None of this failure sounds normal or good…

I am pretty sure that switch mode off-line power supplies do not use isolation transformers however there is a flyback transformer of some type. The fact that it is an offline design does not in itself make it unsafe. Most of the brick supplies used today are offline switchers with no isolation transformer.

That is not to say that this LPS is a good design. Something is certainly wrong as many people are popping them. Maybe it is when they plug their USB cable in …:frowning:
Lets wait and see what the schematic shows

Some switcher design info.

A rod on the ground will definitely NOT solve the problem

But it will protect you BECAUSE of the problem - and others, that are prevalent in the design of the machine

My simpler point (without all the tronics stuff) was that if we have machines that are “grounded” and something is floating inside, the ground is already not working and the machine is unsafe … but it would likely “hurt” when you touched whatever is floating.

I just wanted to make sure that folks didn’t think that grounding in another way would make this problem go away…I think we agree on that.

My advice and what I have done is to do all you can to insure that all the grounds in your machine are at the same potential. Best to actually measure it with a meter.

With an ohm meter:

Check the green/yellow wire that goes to the back of your machine from the LPS AC connector is connected to a bare metal spot on the case.
Check that the gnd on the LPS DC power connector (blk) is connected to the green/wht wire.
Check that the green wire on the LPS AC connector is connected to the green/yellow.
Check that the usb plug is connected to the black wire on the LPS dc connector.

The meter should read <.4 ohms

Just want us to be safe!

Hmmm I’m thinking 4 ohms is a bit high - should be ideally - zero - and resistance indicates a potential problem but yes we do agree grounding the letal box is just for protection - ain’t gonna solve any engineering problems.

I think it says .4 ohms that is close to zero :slight_smile:

I will put in another plug for someone to donate a dead LPS to me so that I can help us know what we are dealing with and even be able to improve and repair these things.

Excellent, hopefully the design won’t change too much between production runs.

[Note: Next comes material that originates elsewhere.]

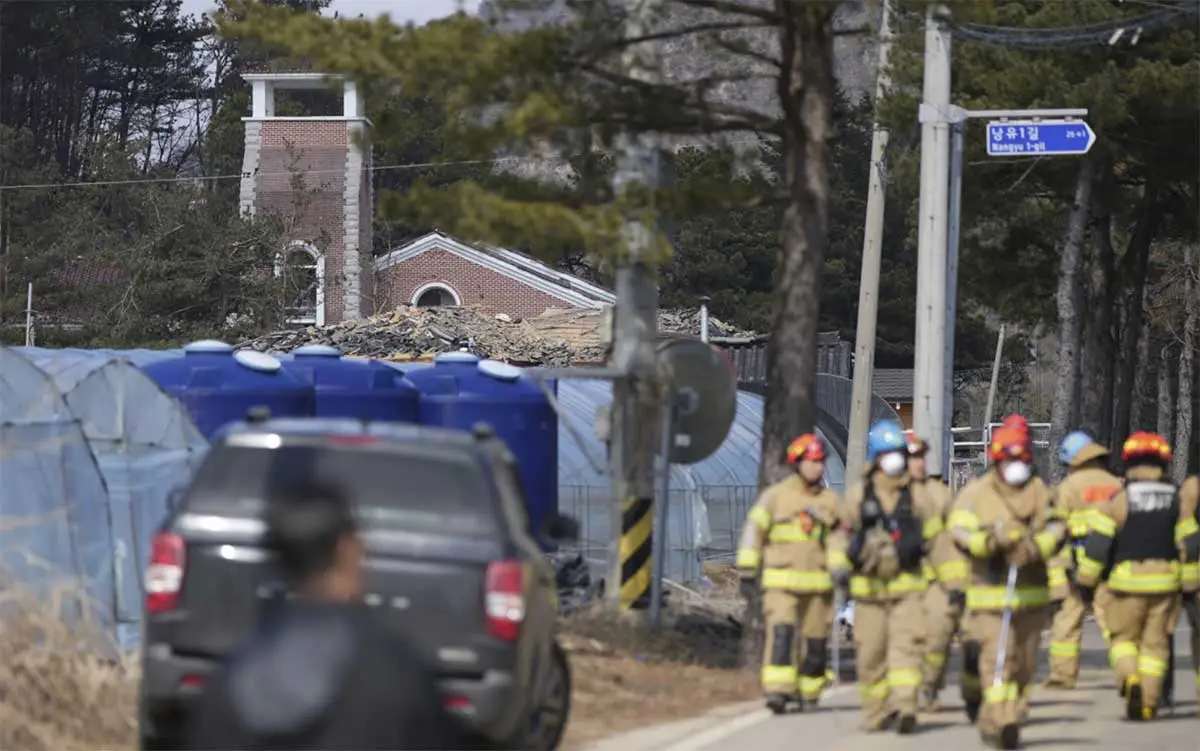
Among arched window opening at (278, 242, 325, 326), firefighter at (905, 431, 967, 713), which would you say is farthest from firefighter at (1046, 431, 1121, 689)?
arched window opening at (278, 242, 325, 326)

@donkjr repair is quiet simple since the design is very basic. The high voltage part should be isolated. I think that is easy to accomplish by removing the common ground. The high power psu is driven by a tl494 pwm chip which gets its 12v from the low voltage supply. Will publish that schema soon so it will show you the issues. Fairly easy to understand. Just google tl494 psu and you get the basic designs.

This is a very close similar design. Except for the ht transformer which is not rectified and its primary connection goes directly to the laser tube. The current wave form is fed back to the tl494 to regulate the voltage on the tube. This circuit does have the snubber diode on the bridge. Ours doesn’t. … further imagine the minus of the mosfet in the ht circuit is grounded to the rest. Ouch.

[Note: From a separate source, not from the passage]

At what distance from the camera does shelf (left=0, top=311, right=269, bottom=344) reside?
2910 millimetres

I don’t really know what you mean by HV section isolated certainly not the common ground.The last thing you want is any chance that the HV ground gets to a potential above safety gnd. Actually any gnd for that matter.

The return current from the tube must be returned back to the LPS directly and it also must be connected to safety gnd.

In actuality the gnd wire from the laser tube is a single wire that returns to the supply so the tube current is isolated and not flowing through any other path to gnd. That gnd is then connected to safety gnd in the supply.

The return line from the supply is not dangerous in fact it is about 10V across the current meter at 20ma.

Gnd is not dangerous is is not floating from safety gnd.

The schematic is interesting but I would guess not the same as the real one. The output caps on this are rated at 10V, the supply outputs many 10,000’s of volts :). I think our supply’s have a flyback and HV voltage multiplier but I have not seen the real schematic. Looking forward to yours.

@donkjr indeed this schema just show the principle of our k40 psu. None of the values applies of course. Hopefully i have some time this week to draw it up.